Mursi and his comrades, including Brotherhood leader Mohamed Badie, were charged with killing and kidnapping policemen, attacking police facilities and carrying out the prison break.
After protests against Mubarak began, the prosecutor said, the Brotherhood, extremist groups and more than 800 militants who had infiltrated from Gaza staged attacks on police before assaulting three prisons to release their allies.
At least 50 police and prisoners were killed in the raids in which at least 20,000 criminals escaped, Samir’s statement said.
The accused were also charged with kidnapping four policemen and holding them in the Gaza Strip. It also said the men had “appropriated animal and poultry livestock” from the prisons.
The judicial source said Sheikh Yusuf al-Qaradawi, a prominent cleric based in Qatar, was among the accused.
The charges brought against Mursi and the Brotherhood this week formally implicate them in violence against security forces in the Sinai Peninsula, the desert territory bordering Israel where militant attacks spiked after Mursi’s overthrow.

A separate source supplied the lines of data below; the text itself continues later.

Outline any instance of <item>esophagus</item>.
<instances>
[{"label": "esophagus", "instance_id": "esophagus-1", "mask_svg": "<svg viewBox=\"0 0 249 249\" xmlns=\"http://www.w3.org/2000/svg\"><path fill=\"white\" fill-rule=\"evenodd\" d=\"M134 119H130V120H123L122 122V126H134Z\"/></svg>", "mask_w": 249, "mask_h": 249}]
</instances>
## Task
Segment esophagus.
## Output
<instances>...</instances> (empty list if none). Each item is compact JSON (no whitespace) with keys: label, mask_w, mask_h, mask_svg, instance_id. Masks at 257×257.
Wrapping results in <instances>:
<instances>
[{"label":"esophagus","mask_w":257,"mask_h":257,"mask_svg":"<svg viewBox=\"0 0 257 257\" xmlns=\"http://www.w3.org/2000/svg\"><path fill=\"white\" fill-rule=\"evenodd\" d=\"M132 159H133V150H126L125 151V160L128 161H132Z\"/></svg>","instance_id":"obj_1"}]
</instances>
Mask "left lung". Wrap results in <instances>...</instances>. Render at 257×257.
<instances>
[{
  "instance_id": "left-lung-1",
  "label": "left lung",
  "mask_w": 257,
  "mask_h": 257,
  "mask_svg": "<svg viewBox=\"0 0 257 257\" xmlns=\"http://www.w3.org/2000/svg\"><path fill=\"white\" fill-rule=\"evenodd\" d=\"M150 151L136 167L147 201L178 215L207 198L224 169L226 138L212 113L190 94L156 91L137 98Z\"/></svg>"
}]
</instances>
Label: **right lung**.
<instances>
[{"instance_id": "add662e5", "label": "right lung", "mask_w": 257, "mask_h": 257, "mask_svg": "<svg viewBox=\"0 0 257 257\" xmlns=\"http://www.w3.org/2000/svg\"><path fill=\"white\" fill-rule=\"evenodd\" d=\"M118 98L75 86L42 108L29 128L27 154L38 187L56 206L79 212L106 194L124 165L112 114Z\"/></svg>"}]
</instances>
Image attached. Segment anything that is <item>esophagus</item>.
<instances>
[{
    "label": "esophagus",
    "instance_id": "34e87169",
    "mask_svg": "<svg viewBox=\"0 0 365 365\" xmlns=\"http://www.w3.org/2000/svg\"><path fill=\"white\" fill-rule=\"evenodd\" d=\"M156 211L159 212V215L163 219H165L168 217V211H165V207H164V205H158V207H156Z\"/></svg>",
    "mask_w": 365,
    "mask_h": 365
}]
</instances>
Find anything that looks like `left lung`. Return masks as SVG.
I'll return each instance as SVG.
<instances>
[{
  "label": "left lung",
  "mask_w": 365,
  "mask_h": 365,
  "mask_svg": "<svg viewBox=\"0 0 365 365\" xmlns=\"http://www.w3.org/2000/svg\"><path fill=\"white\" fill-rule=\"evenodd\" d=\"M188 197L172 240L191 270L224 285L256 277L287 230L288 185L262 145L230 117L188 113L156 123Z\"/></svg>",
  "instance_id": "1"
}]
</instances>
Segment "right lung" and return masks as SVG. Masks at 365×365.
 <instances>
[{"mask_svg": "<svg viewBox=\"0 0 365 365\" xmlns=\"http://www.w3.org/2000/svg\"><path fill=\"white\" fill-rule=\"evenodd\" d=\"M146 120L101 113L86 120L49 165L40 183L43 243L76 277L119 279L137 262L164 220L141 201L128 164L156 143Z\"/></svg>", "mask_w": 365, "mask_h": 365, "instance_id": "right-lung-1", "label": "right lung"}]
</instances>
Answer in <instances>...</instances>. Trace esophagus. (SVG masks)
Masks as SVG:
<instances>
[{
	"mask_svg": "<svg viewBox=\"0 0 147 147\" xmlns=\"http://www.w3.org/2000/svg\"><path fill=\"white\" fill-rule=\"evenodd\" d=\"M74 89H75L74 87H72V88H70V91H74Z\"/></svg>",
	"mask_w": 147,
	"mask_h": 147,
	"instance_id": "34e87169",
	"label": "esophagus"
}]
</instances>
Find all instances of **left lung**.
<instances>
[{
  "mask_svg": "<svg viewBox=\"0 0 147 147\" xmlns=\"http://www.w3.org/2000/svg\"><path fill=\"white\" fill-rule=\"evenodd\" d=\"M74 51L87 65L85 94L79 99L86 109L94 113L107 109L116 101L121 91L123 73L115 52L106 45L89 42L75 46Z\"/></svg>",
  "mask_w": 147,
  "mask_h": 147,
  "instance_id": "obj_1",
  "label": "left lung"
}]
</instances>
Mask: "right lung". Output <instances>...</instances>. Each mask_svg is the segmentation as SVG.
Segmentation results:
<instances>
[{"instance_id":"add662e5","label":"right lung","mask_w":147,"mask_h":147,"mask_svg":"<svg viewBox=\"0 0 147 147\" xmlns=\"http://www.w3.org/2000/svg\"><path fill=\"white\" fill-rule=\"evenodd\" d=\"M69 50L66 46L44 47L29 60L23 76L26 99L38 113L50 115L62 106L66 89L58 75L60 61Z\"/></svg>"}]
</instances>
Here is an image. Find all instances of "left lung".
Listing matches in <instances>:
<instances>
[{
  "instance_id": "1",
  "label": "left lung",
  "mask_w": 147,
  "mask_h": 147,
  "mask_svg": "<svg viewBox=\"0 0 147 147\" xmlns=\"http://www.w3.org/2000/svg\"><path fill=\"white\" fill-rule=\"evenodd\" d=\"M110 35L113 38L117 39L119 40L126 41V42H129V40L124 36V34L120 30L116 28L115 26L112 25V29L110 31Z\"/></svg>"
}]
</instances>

Some 200 soldiers and policemen have been killed since then.
The cases also bring formal charges against members of Mursi’s presidential staff who had been held without charge since July. These include Essam El-Haddad, his national security adviser, who is accused of divulging state secrets to Hezbollah, Hamas and the Iran’s Revolutionary Guards.
Haddad and another presidential aide, Ayman Ali, were both transferred to a maximum security prison on the outskirts of Cairo on Saturday, a security official said.
The army-backed authorities have in recent weeks also charged secular activists in connection with protests organised in defiance of a new law that restricts the right to assembly.
In a move criticised by activists as an escalation against dissenters, the police raided the offices of a prominent rights organisation this week, holding five activists for nine hours and arresting another sought in connection with protests.
New York-based Human Rights Watch said on Saturday that the Egyptian security forces had “expanded their harassment of political activists”, saying the government was targeting voices demanding “justice and security agency reform”.